THE TASK:
Do not copy the pictures; transcribe all other material exactly.

** begin **

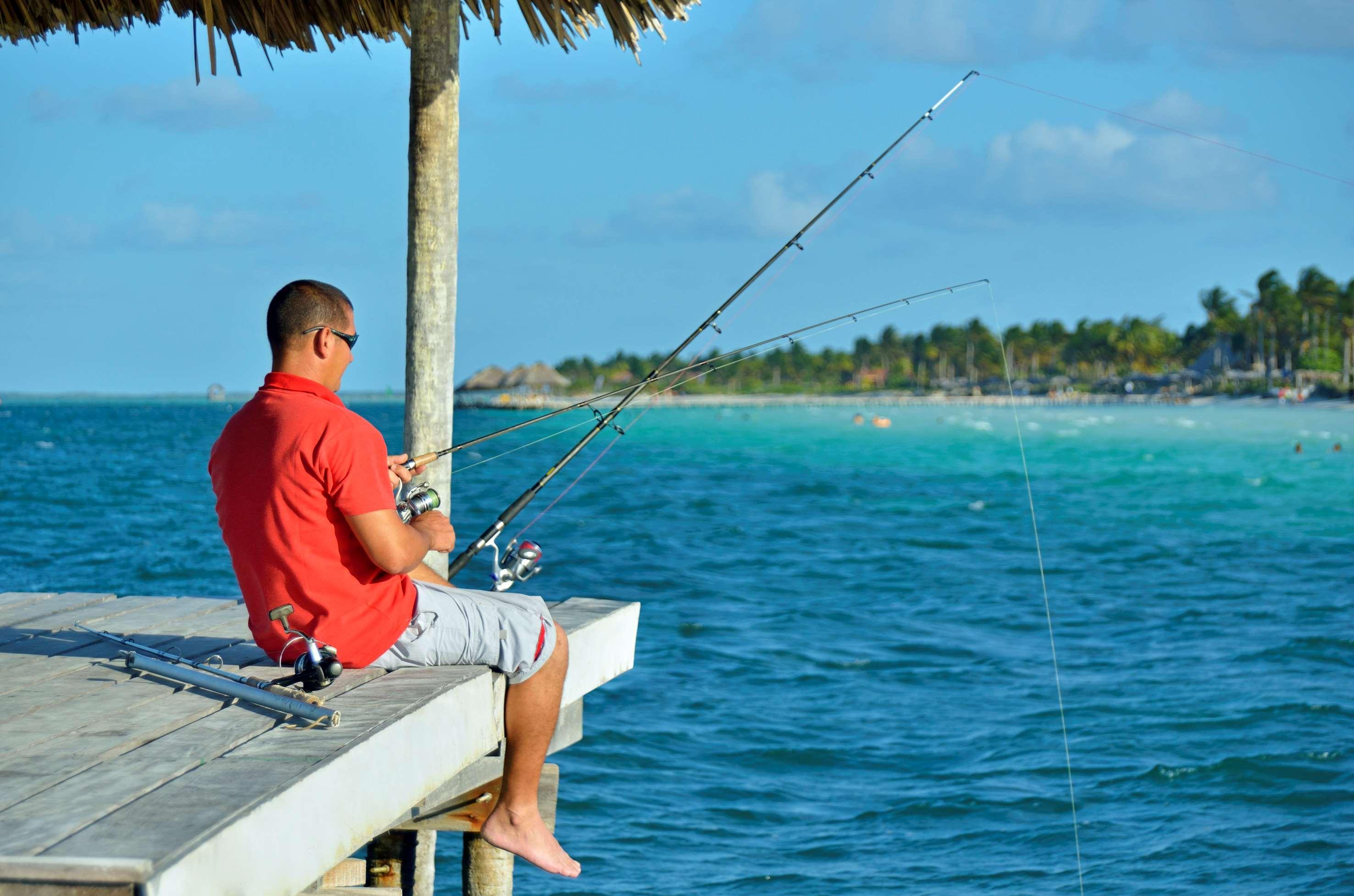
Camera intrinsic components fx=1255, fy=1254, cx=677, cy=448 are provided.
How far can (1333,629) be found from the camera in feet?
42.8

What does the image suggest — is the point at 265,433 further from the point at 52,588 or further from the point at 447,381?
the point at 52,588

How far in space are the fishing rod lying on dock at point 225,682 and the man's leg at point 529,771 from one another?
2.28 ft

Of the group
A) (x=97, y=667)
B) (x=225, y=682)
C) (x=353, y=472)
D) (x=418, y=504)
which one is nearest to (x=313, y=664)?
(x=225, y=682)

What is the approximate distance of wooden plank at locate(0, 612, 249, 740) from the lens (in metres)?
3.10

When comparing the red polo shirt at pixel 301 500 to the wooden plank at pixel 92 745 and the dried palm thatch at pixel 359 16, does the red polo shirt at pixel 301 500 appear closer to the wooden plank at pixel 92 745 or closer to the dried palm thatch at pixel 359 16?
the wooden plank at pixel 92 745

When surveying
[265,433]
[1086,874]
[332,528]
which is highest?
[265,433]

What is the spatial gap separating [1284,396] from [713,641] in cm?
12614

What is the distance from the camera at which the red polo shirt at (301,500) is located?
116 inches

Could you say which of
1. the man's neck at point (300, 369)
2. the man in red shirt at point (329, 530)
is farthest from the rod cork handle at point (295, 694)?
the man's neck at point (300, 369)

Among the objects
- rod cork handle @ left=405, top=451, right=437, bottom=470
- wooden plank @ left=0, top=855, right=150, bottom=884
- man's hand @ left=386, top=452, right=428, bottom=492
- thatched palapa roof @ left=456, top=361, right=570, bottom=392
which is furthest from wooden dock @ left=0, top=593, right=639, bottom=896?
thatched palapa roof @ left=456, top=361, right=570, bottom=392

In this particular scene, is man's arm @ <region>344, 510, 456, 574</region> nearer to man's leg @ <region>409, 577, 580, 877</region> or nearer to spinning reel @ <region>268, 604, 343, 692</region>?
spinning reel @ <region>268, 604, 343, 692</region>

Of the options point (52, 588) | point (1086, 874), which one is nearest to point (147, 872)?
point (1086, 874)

** end **

RESULT OF THIS EXERCISE:
Camera intrinsic components fx=1255, fy=1254, cx=677, cy=448 are provided.
How far can (1333,629) be found from the camera in feet?
42.8

What does the image suggest — is the point at 265,433 further from the point at 52,588 or further from the point at 447,381?
the point at 52,588

How far in space are the fishing rod lying on dock at point 225,682 and the man's leg at point 529,771 from one another?
2.28 ft

Of the group
A) (x=97, y=667)
B) (x=225, y=682)
C) (x=353, y=472)
D) (x=418, y=504)
which one is nearest to (x=313, y=664)?
(x=225, y=682)

What is the approximate distance of wooden plank at locate(0, 612, 249, 740) from the lens (in metres)?
3.10

When comparing the red polo shirt at pixel 301 500 to the wooden plank at pixel 92 745 and the dried palm thatch at pixel 359 16, does the red polo shirt at pixel 301 500 appear closer to the wooden plank at pixel 92 745 or closer to the dried palm thatch at pixel 359 16?
the wooden plank at pixel 92 745

When surveying
[265,433]
[1086,874]
[332,528]
which is highest?
[265,433]

What is the spatial gap separating [1284,396] from [713,641] in cm?
12614

What is the distance from the camera at which the red polo shirt at (301,500) is located?
116 inches

Could you say which of
1. the man's neck at point (300, 369)
2. the man in red shirt at point (329, 530)
is farthest from the rod cork handle at point (295, 694)?
the man's neck at point (300, 369)

Among the objects
- rod cork handle @ left=405, top=451, right=437, bottom=470
- wooden plank @ left=0, top=855, right=150, bottom=884
- man's hand @ left=386, top=452, right=428, bottom=492
- thatched palapa roof @ left=456, top=361, right=570, bottom=392
which is furthest from wooden dock @ left=0, top=593, right=639, bottom=896?
thatched palapa roof @ left=456, top=361, right=570, bottom=392

In this particular scene, is man's arm @ <region>344, 510, 456, 574</region> nearer to man's leg @ <region>409, 577, 580, 877</region> or nearer to spinning reel @ <region>268, 604, 343, 692</region>?
spinning reel @ <region>268, 604, 343, 692</region>

Of the options point (52, 588) | point (1086, 874), which one is nearest to point (147, 872)?
point (1086, 874)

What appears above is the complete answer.